- Task:
Edit the data below by replacing every "Looking at" with "Considering". Leave everything else unchanged.
═════ Dataset rows
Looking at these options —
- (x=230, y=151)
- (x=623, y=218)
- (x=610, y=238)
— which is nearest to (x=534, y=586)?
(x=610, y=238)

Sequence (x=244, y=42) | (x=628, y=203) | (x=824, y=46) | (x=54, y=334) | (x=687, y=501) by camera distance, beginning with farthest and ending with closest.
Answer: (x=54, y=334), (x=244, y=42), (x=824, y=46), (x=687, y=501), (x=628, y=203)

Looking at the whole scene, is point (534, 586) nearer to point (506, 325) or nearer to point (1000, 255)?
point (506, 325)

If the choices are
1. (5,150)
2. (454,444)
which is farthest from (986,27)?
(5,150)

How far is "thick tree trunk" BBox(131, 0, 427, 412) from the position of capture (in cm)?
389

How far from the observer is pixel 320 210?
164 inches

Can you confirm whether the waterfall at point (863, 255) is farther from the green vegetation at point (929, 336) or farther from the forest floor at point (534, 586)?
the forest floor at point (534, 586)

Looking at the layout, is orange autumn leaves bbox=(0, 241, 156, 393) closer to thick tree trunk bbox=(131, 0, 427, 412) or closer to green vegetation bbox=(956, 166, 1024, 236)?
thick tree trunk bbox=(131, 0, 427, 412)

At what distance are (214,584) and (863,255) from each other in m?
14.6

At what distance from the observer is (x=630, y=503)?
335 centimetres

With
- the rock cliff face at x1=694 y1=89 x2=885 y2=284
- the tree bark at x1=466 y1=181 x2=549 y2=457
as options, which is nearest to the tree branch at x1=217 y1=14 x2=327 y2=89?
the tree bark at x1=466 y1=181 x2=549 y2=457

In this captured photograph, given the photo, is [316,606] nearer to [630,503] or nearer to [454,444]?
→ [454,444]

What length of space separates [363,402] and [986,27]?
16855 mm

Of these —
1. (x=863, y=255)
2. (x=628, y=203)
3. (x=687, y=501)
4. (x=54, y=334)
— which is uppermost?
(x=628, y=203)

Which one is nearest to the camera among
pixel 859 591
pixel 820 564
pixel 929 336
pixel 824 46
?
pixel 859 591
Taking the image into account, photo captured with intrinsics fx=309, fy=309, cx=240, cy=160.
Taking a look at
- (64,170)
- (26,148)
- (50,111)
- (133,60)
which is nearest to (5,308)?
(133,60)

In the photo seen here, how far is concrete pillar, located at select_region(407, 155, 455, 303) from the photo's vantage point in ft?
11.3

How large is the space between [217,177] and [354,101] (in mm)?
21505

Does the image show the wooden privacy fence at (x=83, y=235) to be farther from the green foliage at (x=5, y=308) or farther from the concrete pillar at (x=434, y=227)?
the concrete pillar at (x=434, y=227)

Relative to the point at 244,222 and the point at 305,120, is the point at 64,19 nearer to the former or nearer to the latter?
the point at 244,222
══════════
- Complete output:
Considering these options —
- (x=230, y=151)
- (x=623, y=218)
- (x=610, y=238)
— which is nearest to (x=534, y=586)?
(x=610, y=238)

Sequence (x=244, y=42) | (x=628, y=203) | (x=824, y=46) | (x=54, y=334) | (x=687, y=501) by camera distance, beginning with farthest and ending with closest.
Answer: (x=54, y=334), (x=244, y=42), (x=824, y=46), (x=687, y=501), (x=628, y=203)

Considering the whole scene, is point (534, 586) nearer to point (506, 325) or nearer to point (1000, 255)?
point (506, 325)

If the choices are
1. (5,150)
2. (454,444)
which is farthest from (986,27)?
(5,150)

How far is "thick tree trunk" BBox(131, 0, 427, 412) from the position of capture (in cm)?
389

How far from the observer is pixel 320 210?
164 inches

Can you confirm whether the waterfall at point (863, 255) is farther from the green vegetation at point (929, 336) or farther from the forest floor at point (534, 586)?
the forest floor at point (534, 586)

Considering the layout, is orange autumn leaves bbox=(0, 241, 156, 393) closer to thick tree trunk bbox=(131, 0, 427, 412) or closer to green vegetation bbox=(956, 166, 1024, 236)?
thick tree trunk bbox=(131, 0, 427, 412)

At what distance are (214,584) and (863,255) from each other in m?
14.6

At what distance from the observer is (x=630, y=503)?
335 centimetres

With
- the rock cliff face at x1=694 y1=89 x2=885 y2=284
- the tree bark at x1=466 y1=181 x2=549 y2=457
as options, which is nearest to the tree branch at x1=217 y1=14 x2=327 y2=89?
the tree bark at x1=466 y1=181 x2=549 y2=457

In this captured photograph, given the photo, is [316,606] nearer to [630,503] or nearer to [454,444]?
→ [454,444]

What length of space separates [363,402] and [986,27]?
16855 mm

Of these —
1. (x=863, y=255)
2. (x=628, y=203)
3. (x=687, y=501)
4. (x=54, y=334)
— which is uppermost?
(x=628, y=203)

Which one is nearest to the camera among
pixel 859 591
pixel 820 564
pixel 929 336
pixel 824 46
?
pixel 859 591
Taking the image into account, photo captured with intrinsics fx=309, fy=309, cx=240, cy=160.
Taking a look at
- (64,170)
- (26,148)
- (50,111)
- (133,60)
which is nearest to (5,308)?
(133,60)

In the photo seen here, how far is concrete pillar, located at select_region(407, 155, 455, 303) from the photo's vantage point in ft?
11.3

How large is the space between [217,177] and [354,101] (in mm)?
21505

Does the image show the wooden privacy fence at (x=83, y=235) to be farther from the green foliage at (x=5, y=308) or farther from the concrete pillar at (x=434, y=227)?
the concrete pillar at (x=434, y=227)

Relative to the point at 244,222 and the point at 305,120, is the point at 64,19 nearer to the former or nearer to the latter?
the point at 244,222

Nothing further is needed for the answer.